Credit facilities are not controversial when used for their original purpose: allowing general partners to deploy capital rapidly and efficiently rather than waiting for LPs to respond to capital calls. It is only when these facilities are used for longer periods of time – with a resulting effect on internal rates of return – that they become an issue. “That to me is a massive problem,” said Brady Hyde, former portfolio manager of private equity investments at UPS Group Trust. “We wouldn’t invest with the manager.”
The use of a facility does boost IRR to a certain extent. A model by private equity advisor TorreyCove shows that if a $100 million fund uses 100 percent debt financing for the first two years, and realises $200 million at the end of year six, the credit line offers an IRR boost of 300 basis points and negatively affects MOIC by 0.12 turns, compared with not using any facility. These findings underscore the need for greater transparency, such as reporting net IRR both with and without the credit line.
LPs are divided on the issue. Those that favour IRR as a metric – either for the sake of their own personal compensation or for the sake of comparing private equity with other asset classes – are more in favour than those that focus on multiple of invested capital.
The Institutional Limited Partners Association issued a nine-point guidance on the use of these lines in June, which recommends partnership agreements “delineate reasonable thresholds for their use”, including setting a maximum of 180 days outstanding. However, the organisation is said to be in the process of revising these guidelines after industry feedback, so this could change.

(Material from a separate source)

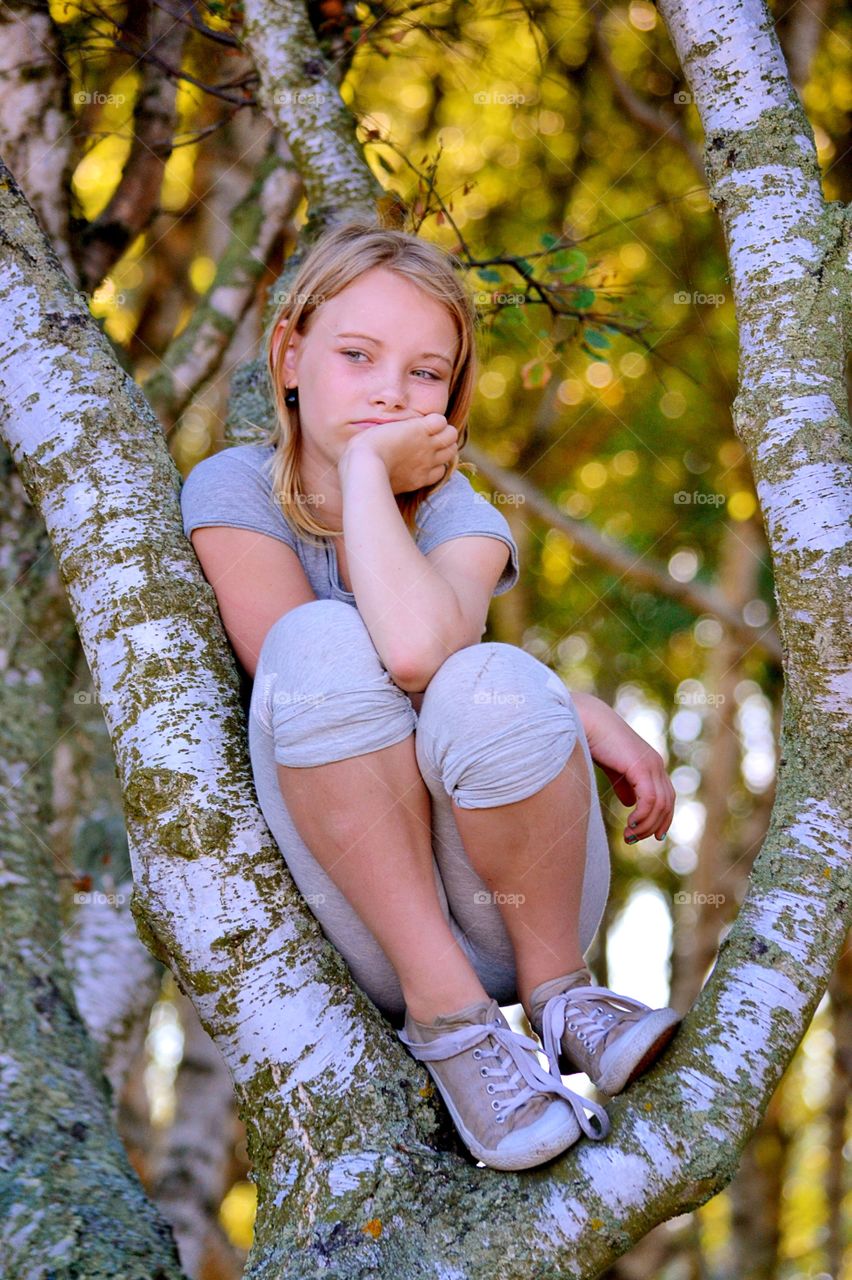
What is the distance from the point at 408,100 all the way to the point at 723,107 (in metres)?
5.47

There are tax consequences for tax-exempt LPs. If a fund purchases an asset with a credit line, the income from it may make a tax-exempt investor taxable. However, there are ways for fund managers to mitigate this.
It’s difficult to get a sense of the scale of their use, but Jeff Johnston, chairman of the Fund Finance Association, tells as that “virtually every one” of the firms in the top 100 of the PEI 300 uses a subscription line.

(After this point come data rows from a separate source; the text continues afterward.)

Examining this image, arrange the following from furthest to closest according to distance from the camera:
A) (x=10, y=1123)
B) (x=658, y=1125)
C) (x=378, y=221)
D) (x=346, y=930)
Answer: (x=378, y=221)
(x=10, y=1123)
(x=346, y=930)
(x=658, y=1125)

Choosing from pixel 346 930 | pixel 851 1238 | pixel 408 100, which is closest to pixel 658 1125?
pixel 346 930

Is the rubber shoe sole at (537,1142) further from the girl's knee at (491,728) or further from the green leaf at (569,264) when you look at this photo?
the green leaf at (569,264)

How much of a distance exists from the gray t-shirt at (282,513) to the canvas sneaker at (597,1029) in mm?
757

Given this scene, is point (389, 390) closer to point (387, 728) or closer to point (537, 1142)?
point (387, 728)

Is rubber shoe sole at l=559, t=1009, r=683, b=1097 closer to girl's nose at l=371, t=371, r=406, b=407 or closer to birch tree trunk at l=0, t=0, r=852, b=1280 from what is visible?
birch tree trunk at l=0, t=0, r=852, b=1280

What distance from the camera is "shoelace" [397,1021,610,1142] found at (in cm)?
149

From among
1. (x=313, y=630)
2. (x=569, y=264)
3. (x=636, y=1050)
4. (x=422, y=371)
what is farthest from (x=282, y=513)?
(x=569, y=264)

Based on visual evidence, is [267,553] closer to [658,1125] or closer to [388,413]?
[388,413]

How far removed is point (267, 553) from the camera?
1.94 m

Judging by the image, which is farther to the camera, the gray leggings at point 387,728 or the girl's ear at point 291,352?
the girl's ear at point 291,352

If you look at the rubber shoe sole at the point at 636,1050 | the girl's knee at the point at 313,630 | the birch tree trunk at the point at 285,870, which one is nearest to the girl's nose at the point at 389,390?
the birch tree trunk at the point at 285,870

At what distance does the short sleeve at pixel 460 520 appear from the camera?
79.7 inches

Subscription lines may put a block on attempted transfers of LP interests – something many LPs may not be aware of until they attempt to implement one. As the security for the facility is the LPs’ uncalled capital commitments, some facilities contain covenants that place limitations on LP transfers.
There are some strategies and asset classes for which subscription lines make more sense. For example, Johnston says the longest, deepest penetration has been in the real estate sector. The use of these lines arguably makes the most sense for secondaries funds, as the nature of the strategy means they could get calls from hundreds of different LP interests they own to fund capital commitments at any moment, one banker told us. As those calls can happen on a near-daily basis, a secondaries fund would have to sit on a large cash reserve, which would drag down returns.

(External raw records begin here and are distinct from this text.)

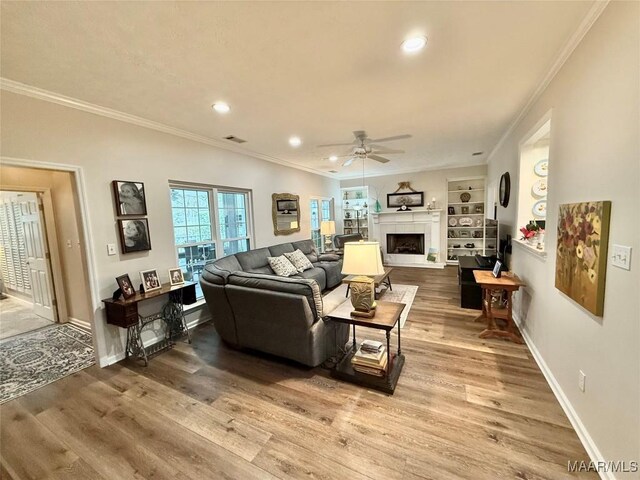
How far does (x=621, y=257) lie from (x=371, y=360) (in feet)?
5.77

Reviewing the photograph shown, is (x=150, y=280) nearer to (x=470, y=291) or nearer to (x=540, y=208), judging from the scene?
(x=470, y=291)

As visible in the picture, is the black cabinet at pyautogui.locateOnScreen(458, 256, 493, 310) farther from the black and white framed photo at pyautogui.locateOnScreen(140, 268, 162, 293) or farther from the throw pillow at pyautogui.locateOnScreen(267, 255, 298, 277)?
the black and white framed photo at pyautogui.locateOnScreen(140, 268, 162, 293)

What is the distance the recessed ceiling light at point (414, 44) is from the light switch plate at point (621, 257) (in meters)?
1.71

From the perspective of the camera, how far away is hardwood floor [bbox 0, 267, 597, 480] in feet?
5.30

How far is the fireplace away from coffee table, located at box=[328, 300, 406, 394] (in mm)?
5190

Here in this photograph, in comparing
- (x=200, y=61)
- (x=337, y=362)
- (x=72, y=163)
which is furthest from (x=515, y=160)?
(x=72, y=163)

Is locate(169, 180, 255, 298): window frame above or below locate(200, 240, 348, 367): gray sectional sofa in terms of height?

The risk of default is “minute”, one LP told Private Equity International, based on the credit-worthiness of the limited partners, the size of the facility – typically around a fifth of the total fund size – and repayment term, typically a year.
LPs may be tempted to add leverage to their portfolios. If capital that should have been drawn down is left on investor’s balance sheets, “it means we will be underweight [against] our target and have to make a decision as to where we put that money”, according to Prudential Portfolio Management Group’s alternatives head Michael Howard. “If you redeploy it elsewhere then your programme is levered.”